> Instruction: Copy out, character for character, every line from the first one through the line that contains "(at image resolution).", including both of those lines, and leave the pictures out of your copy.

> Data for processing:
* * * * * * *

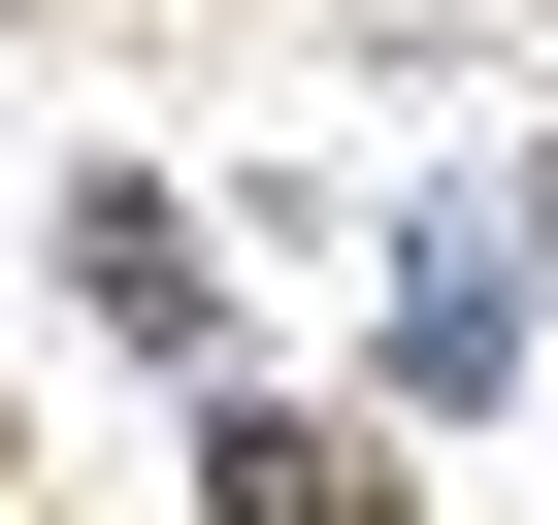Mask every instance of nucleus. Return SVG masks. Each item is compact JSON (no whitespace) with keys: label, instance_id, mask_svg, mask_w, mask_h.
<instances>
[{"label":"nucleus","instance_id":"1","mask_svg":"<svg viewBox=\"0 0 558 525\" xmlns=\"http://www.w3.org/2000/svg\"><path fill=\"white\" fill-rule=\"evenodd\" d=\"M197 492H230V525H395V460H362V427H296V394H230V460H197Z\"/></svg>","mask_w":558,"mask_h":525}]
</instances>
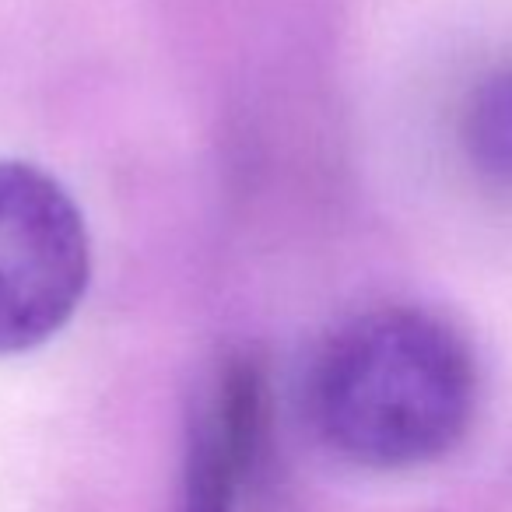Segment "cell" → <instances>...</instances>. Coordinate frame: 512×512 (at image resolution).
Masks as SVG:
<instances>
[{
	"label": "cell",
	"mask_w": 512,
	"mask_h": 512,
	"mask_svg": "<svg viewBox=\"0 0 512 512\" xmlns=\"http://www.w3.org/2000/svg\"><path fill=\"white\" fill-rule=\"evenodd\" d=\"M267 404L264 365L249 351L218 362L190 411L179 512H235L264 449Z\"/></svg>",
	"instance_id": "3"
},
{
	"label": "cell",
	"mask_w": 512,
	"mask_h": 512,
	"mask_svg": "<svg viewBox=\"0 0 512 512\" xmlns=\"http://www.w3.org/2000/svg\"><path fill=\"white\" fill-rule=\"evenodd\" d=\"M306 407L341 460L369 470L425 467L453 453L474 421V351L435 313L372 309L320 344Z\"/></svg>",
	"instance_id": "1"
},
{
	"label": "cell",
	"mask_w": 512,
	"mask_h": 512,
	"mask_svg": "<svg viewBox=\"0 0 512 512\" xmlns=\"http://www.w3.org/2000/svg\"><path fill=\"white\" fill-rule=\"evenodd\" d=\"M460 137L477 176L512 186V67L488 74L474 88L463 109Z\"/></svg>",
	"instance_id": "4"
},
{
	"label": "cell",
	"mask_w": 512,
	"mask_h": 512,
	"mask_svg": "<svg viewBox=\"0 0 512 512\" xmlns=\"http://www.w3.org/2000/svg\"><path fill=\"white\" fill-rule=\"evenodd\" d=\"M88 278L92 246L71 193L36 165L0 158V355L60 334Z\"/></svg>",
	"instance_id": "2"
}]
</instances>
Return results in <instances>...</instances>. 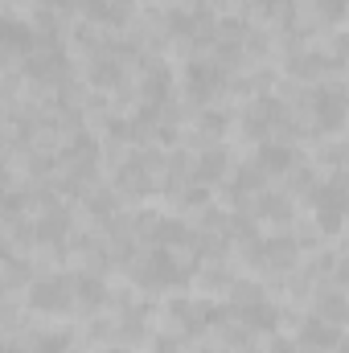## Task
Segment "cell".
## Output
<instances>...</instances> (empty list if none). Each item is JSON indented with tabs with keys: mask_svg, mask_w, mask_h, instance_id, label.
<instances>
[{
	"mask_svg": "<svg viewBox=\"0 0 349 353\" xmlns=\"http://www.w3.org/2000/svg\"><path fill=\"white\" fill-rule=\"evenodd\" d=\"M312 205H317V222H321V230H341V222H346V210H349V181L346 176H333V181H325V185H317L312 189Z\"/></svg>",
	"mask_w": 349,
	"mask_h": 353,
	"instance_id": "obj_1",
	"label": "cell"
},
{
	"mask_svg": "<svg viewBox=\"0 0 349 353\" xmlns=\"http://www.w3.org/2000/svg\"><path fill=\"white\" fill-rule=\"evenodd\" d=\"M70 304H74V288L66 279H58V275L37 279L29 288V308H37V312H66Z\"/></svg>",
	"mask_w": 349,
	"mask_h": 353,
	"instance_id": "obj_2",
	"label": "cell"
},
{
	"mask_svg": "<svg viewBox=\"0 0 349 353\" xmlns=\"http://www.w3.org/2000/svg\"><path fill=\"white\" fill-rule=\"evenodd\" d=\"M140 283L144 288H177V283H185V267L169 251H152L140 267Z\"/></svg>",
	"mask_w": 349,
	"mask_h": 353,
	"instance_id": "obj_3",
	"label": "cell"
},
{
	"mask_svg": "<svg viewBox=\"0 0 349 353\" xmlns=\"http://www.w3.org/2000/svg\"><path fill=\"white\" fill-rule=\"evenodd\" d=\"M312 111H317V123L321 128H341L346 123V111H349V99L341 87H317L312 90Z\"/></svg>",
	"mask_w": 349,
	"mask_h": 353,
	"instance_id": "obj_4",
	"label": "cell"
},
{
	"mask_svg": "<svg viewBox=\"0 0 349 353\" xmlns=\"http://www.w3.org/2000/svg\"><path fill=\"white\" fill-rule=\"evenodd\" d=\"M185 87H189V99L210 103L226 83H222V70H218V66H210V62H193V66L185 70Z\"/></svg>",
	"mask_w": 349,
	"mask_h": 353,
	"instance_id": "obj_5",
	"label": "cell"
},
{
	"mask_svg": "<svg viewBox=\"0 0 349 353\" xmlns=\"http://www.w3.org/2000/svg\"><path fill=\"white\" fill-rule=\"evenodd\" d=\"M300 341H304L308 350H337V345H341V329H337L333 321H325V316H308V321L300 325Z\"/></svg>",
	"mask_w": 349,
	"mask_h": 353,
	"instance_id": "obj_6",
	"label": "cell"
},
{
	"mask_svg": "<svg viewBox=\"0 0 349 353\" xmlns=\"http://www.w3.org/2000/svg\"><path fill=\"white\" fill-rule=\"evenodd\" d=\"M296 165V152L288 144H263L259 148V169L263 176H275V173H288Z\"/></svg>",
	"mask_w": 349,
	"mask_h": 353,
	"instance_id": "obj_7",
	"label": "cell"
},
{
	"mask_svg": "<svg viewBox=\"0 0 349 353\" xmlns=\"http://www.w3.org/2000/svg\"><path fill=\"white\" fill-rule=\"evenodd\" d=\"M243 321H247L251 329H275L279 312H275L267 300H255V304H247V308H243Z\"/></svg>",
	"mask_w": 349,
	"mask_h": 353,
	"instance_id": "obj_8",
	"label": "cell"
},
{
	"mask_svg": "<svg viewBox=\"0 0 349 353\" xmlns=\"http://www.w3.org/2000/svg\"><path fill=\"white\" fill-rule=\"evenodd\" d=\"M74 292H79V300L90 304V308H99V304H103V296H107V288H103L94 275H79V279H74Z\"/></svg>",
	"mask_w": 349,
	"mask_h": 353,
	"instance_id": "obj_9",
	"label": "cell"
},
{
	"mask_svg": "<svg viewBox=\"0 0 349 353\" xmlns=\"http://www.w3.org/2000/svg\"><path fill=\"white\" fill-rule=\"evenodd\" d=\"M222 169H226V152H222V148H210V152L197 161V176H201V181H218Z\"/></svg>",
	"mask_w": 349,
	"mask_h": 353,
	"instance_id": "obj_10",
	"label": "cell"
},
{
	"mask_svg": "<svg viewBox=\"0 0 349 353\" xmlns=\"http://www.w3.org/2000/svg\"><path fill=\"white\" fill-rule=\"evenodd\" d=\"M271 123H283V115H279V103H271V99H267V103L255 107V115H251V123H247V128H251V132H259V128L267 132Z\"/></svg>",
	"mask_w": 349,
	"mask_h": 353,
	"instance_id": "obj_11",
	"label": "cell"
},
{
	"mask_svg": "<svg viewBox=\"0 0 349 353\" xmlns=\"http://www.w3.org/2000/svg\"><path fill=\"white\" fill-rule=\"evenodd\" d=\"M62 234H66V218H62V214H50V218L37 222V239L54 243V239H62Z\"/></svg>",
	"mask_w": 349,
	"mask_h": 353,
	"instance_id": "obj_12",
	"label": "cell"
},
{
	"mask_svg": "<svg viewBox=\"0 0 349 353\" xmlns=\"http://www.w3.org/2000/svg\"><path fill=\"white\" fill-rule=\"evenodd\" d=\"M321 316H325V321H333V325H341V321L349 316L346 300H341V296H321Z\"/></svg>",
	"mask_w": 349,
	"mask_h": 353,
	"instance_id": "obj_13",
	"label": "cell"
},
{
	"mask_svg": "<svg viewBox=\"0 0 349 353\" xmlns=\"http://www.w3.org/2000/svg\"><path fill=\"white\" fill-rule=\"evenodd\" d=\"M70 350V337L66 333H46V337H37V345L33 353H66Z\"/></svg>",
	"mask_w": 349,
	"mask_h": 353,
	"instance_id": "obj_14",
	"label": "cell"
},
{
	"mask_svg": "<svg viewBox=\"0 0 349 353\" xmlns=\"http://www.w3.org/2000/svg\"><path fill=\"white\" fill-rule=\"evenodd\" d=\"M259 214L271 218V222H283L288 218V201L283 197H259Z\"/></svg>",
	"mask_w": 349,
	"mask_h": 353,
	"instance_id": "obj_15",
	"label": "cell"
},
{
	"mask_svg": "<svg viewBox=\"0 0 349 353\" xmlns=\"http://www.w3.org/2000/svg\"><path fill=\"white\" fill-rule=\"evenodd\" d=\"M292 251H296V247H292V239H271V243L263 247V255H267L271 263H283V259H288Z\"/></svg>",
	"mask_w": 349,
	"mask_h": 353,
	"instance_id": "obj_16",
	"label": "cell"
},
{
	"mask_svg": "<svg viewBox=\"0 0 349 353\" xmlns=\"http://www.w3.org/2000/svg\"><path fill=\"white\" fill-rule=\"evenodd\" d=\"M189 230L181 222H157V243H181Z\"/></svg>",
	"mask_w": 349,
	"mask_h": 353,
	"instance_id": "obj_17",
	"label": "cell"
},
{
	"mask_svg": "<svg viewBox=\"0 0 349 353\" xmlns=\"http://www.w3.org/2000/svg\"><path fill=\"white\" fill-rule=\"evenodd\" d=\"M8 46H12V50H29V46H33V33H29L25 25L8 21Z\"/></svg>",
	"mask_w": 349,
	"mask_h": 353,
	"instance_id": "obj_18",
	"label": "cell"
},
{
	"mask_svg": "<svg viewBox=\"0 0 349 353\" xmlns=\"http://www.w3.org/2000/svg\"><path fill=\"white\" fill-rule=\"evenodd\" d=\"M317 8L329 17V21H337V17H346V0H317Z\"/></svg>",
	"mask_w": 349,
	"mask_h": 353,
	"instance_id": "obj_19",
	"label": "cell"
},
{
	"mask_svg": "<svg viewBox=\"0 0 349 353\" xmlns=\"http://www.w3.org/2000/svg\"><path fill=\"white\" fill-rule=\"evenodd\" d=\"M259 8L267 17H279V12H288L292 8V0H259Z\"/></svg>",
	"mask_w": 349,
	"mask_h": 353,
	"instance_id": "obj_20",
	"label": "cell"
},
{
	"mask_svg": "<svg viewBox=\"0 0 349 353\" xmlns=\"http://www.w3.org/2000/svg\"><path fill=\"white\" fill-rule=\"evenodd\" d=\"M337 353H349V341H341V345H337Z\"/></svg>",
	"mask_w": 349,
	"mask_h": 353,
	"instance_id": "obj_21",
	"label": "cell"
}]
</instances>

* * * * * * *

> Task result:
Mask every instance of nucleus. Return SVG masks. Each item is compact JSON (no whitespace) with keys: label, instance_id, mask_svg, mask_w, mask_h.
<instances>
[{"label":"nucleus","instance_id":"1","mask_svg":"<svg viewBox=\"0 0 558 525\" xmlns=\"http://www.w3.org/2000/svg\"><path fill=\"white\" fill-rule=\"evenodd\" d=\"M197 492H230V525H395V460H362V427H296V394H230V460H197Z\"/></svg>","mask_w":558,"mask_h":525}]
</instances>
Segment "cell" → <instances>...</instances>. Coordinate frame: 512×512 (at image resolution).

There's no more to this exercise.